Tentunya semua ini tidak lepas dari peran aktif para sadhu dan acharya yang bertebaran di seluruh India dan di pegunungan Himalaya dalam menjaga kelestarian budaya Veda. Meski demikian efek teori palsu dan terjemahan Veda mereka yang keliru bagaikan bom waktu di Negara Barat. Dengan mengikuti pola pikir para Indologis, sebagian besar orang Barat menjadi memandang sebelah mata terhadap peradaban Veda dan menganggap Veda sebagai ajaran tahayul primitif. Untunglah para suami dan acharya agung dari berbagi garis perguruan membangkitkan kembali citra Hindu di dunia Barat. Bahkan saat ini Hindu tumbuh di Barat.

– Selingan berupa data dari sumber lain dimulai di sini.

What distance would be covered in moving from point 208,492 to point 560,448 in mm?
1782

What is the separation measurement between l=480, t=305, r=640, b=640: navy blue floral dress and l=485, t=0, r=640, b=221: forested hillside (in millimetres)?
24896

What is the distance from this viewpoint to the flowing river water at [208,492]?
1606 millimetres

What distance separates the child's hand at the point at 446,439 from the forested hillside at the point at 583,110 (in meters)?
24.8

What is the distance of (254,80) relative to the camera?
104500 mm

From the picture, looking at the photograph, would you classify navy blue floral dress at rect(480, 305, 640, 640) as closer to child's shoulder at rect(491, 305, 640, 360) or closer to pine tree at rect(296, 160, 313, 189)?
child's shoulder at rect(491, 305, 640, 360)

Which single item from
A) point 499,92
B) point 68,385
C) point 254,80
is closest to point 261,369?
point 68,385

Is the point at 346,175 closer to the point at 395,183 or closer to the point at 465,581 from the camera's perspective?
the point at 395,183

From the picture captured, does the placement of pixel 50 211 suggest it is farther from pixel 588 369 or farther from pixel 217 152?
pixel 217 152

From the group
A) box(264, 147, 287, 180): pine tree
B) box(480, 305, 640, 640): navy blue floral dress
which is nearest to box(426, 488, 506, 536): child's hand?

Pada setiap acara Kumbha mela yang berlangsung pada daerah pertemuan tiga sungai suci, Gangga, Yamuna dan Sarasvati (sekarang mengering), semua para Yogi, petapa dan orang suci di pegunungan Himalaya dan seluruh penjuru India datang ke sana. Tidak jarang kita akan disuguhi pemandangan menakjubkan di acara Kumbhamela tersebut. Bukan saja karena terdapat lautan manusia yang luar biasa banyak, tetapi juga oleh adanya fenomena-fenomena ganjil yang ditunjukkan oleh para Babaji. Tidak jarang para Babaji datang dan hilang begitu saja, terbang atau berjalan di atas air serta berbagai fenomena Yoga mistik lainnya. Sesuatu yang benar-benar aneh dan ajaib di dunia kita yang modern.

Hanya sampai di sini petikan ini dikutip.